Сердце сдавило, и Михаил Авдеевич присел на угол постамента. Домна величаво возвышалась в стороне, как силач, поднявший на себе много тяжестей, знакомых ему до мелочей. В его пору люди, менявшие фурму, все же находили время от души пустить матюка. А нынешние молчуны как красиво работали! Но Костя...
А Валера? Крестным отцом назвал его. И правда. Бывало, что он, уставший, часами рассказывал Валере про печь, а бывало, даже прятался от назойливого соседского мальчишки.
Печь дышала, отсюда было слышно. Та самая, которую он своими руками и душил, когда оставляли город, и пускал после освобождения.
За день до того, как металлурги и их жены построились с лопатами у проходной и ушли рыть окопы, из заводских ворот тягачи еще вывозили толстенные колпаки, этакие несъедобные чугунные караваи, похожие на курганы. Покрытия для дотов – долговременных огневых точек. Здесь отливали. Последние...

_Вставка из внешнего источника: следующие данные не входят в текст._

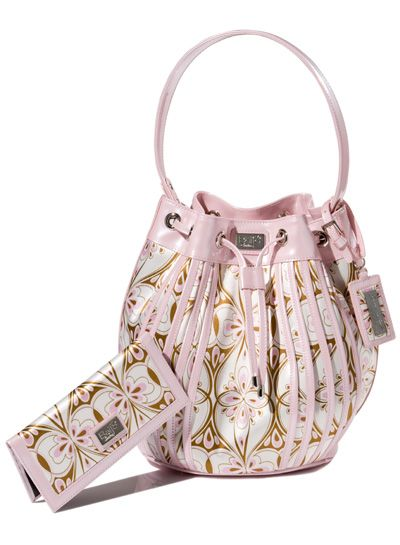 Beijo Bags-Cutie for Date Night!    http://www.facebook.com/pages/Beautiful-Handbags-with-Jen/415880268500849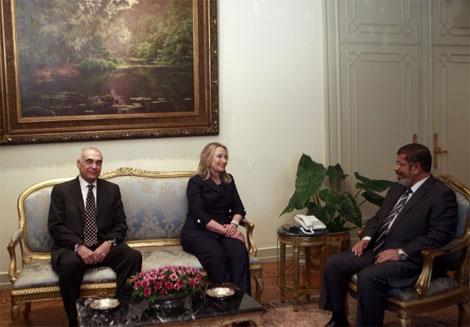 كلينتون تنتزع تعهدا من مرسي بعدم مراجعة اتفاقية كامب ديفيد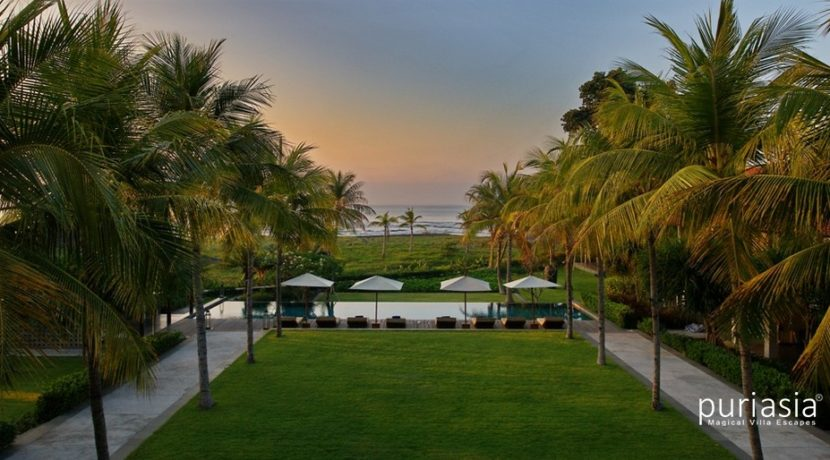 Jeeva Saba Villa - Beachfront Villa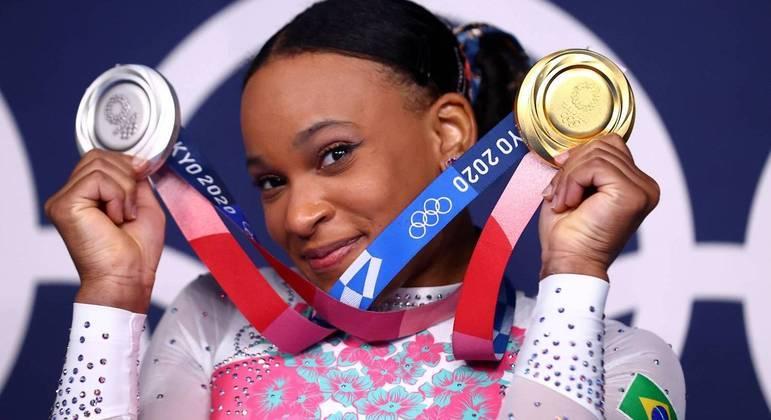 A ginasta Rebeca Andrade fez história ao conquistar um ouro e uma prata em Tóquio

Перед неотвратимым часом загрузили в печки легкую, непривычную породу. Остывая, домны наполнились затвердевшим известковым шлаком и задохнулись. Как будто холодные кляпы забили им в горячие горла. Пена, ставшая камнем, схватилась с их стенами. В смертном объятье. Чтобы враг не смог извлечь отсюда металла – даже на пулю.
В борьбе с отчаяньем, наверно для улыбки, это и называлось «закозлить». Никто при этом не улыбался, правда...
А вообще-то у доменщиков водилось много своих словечек. Вот, например, широкие раструбы воздуходувных труб называли граммофонами. И сейчас так зовут. Только другим, другим будут они играть свои песни, а тебе остались воспоминания... Вставай!
А помнишь, как вернулись? Отбили город. Лютой зимой, среди развалин, сразу начали готовить к пуску твою печь. Красный столбик уличного термометра сползал ниже тридцати. Мазут замерзал не только в трубах, но и в чанах. Ничего. Его разогревали форсунками. Сердце и тогда болело, но не этими дурацкими болями, мучающими сейчас.
Ранней весной печь дала плавку – после неправдоподобного ремонта. И в мутном, с редкими пятнышками солнца, небе вдруг очнулся гудок. Он гудел долго, не утихая, а люди на городских улицах стояли и слушали его, как сказочный. Понимали – чугун пошел. Верили и не верили.
Нет, если повспоминать, было за что вручить заводу переходящее знамя Комитета Обороны. Молодой, черноусый, он принимал в протянутые руки это знамя, а вокруг стояли генералы, одетые в панцири из орденов, как в рыцарские доспехи. Эту фотографию он помнит. И смотреть ее не пойдет – в той, новой витрине, еще скажут, для того и на завод притопал.
Прямо с заводской территории зайдет в заводоуправление, поднимется в профком насчет путевки для Зины и – домой.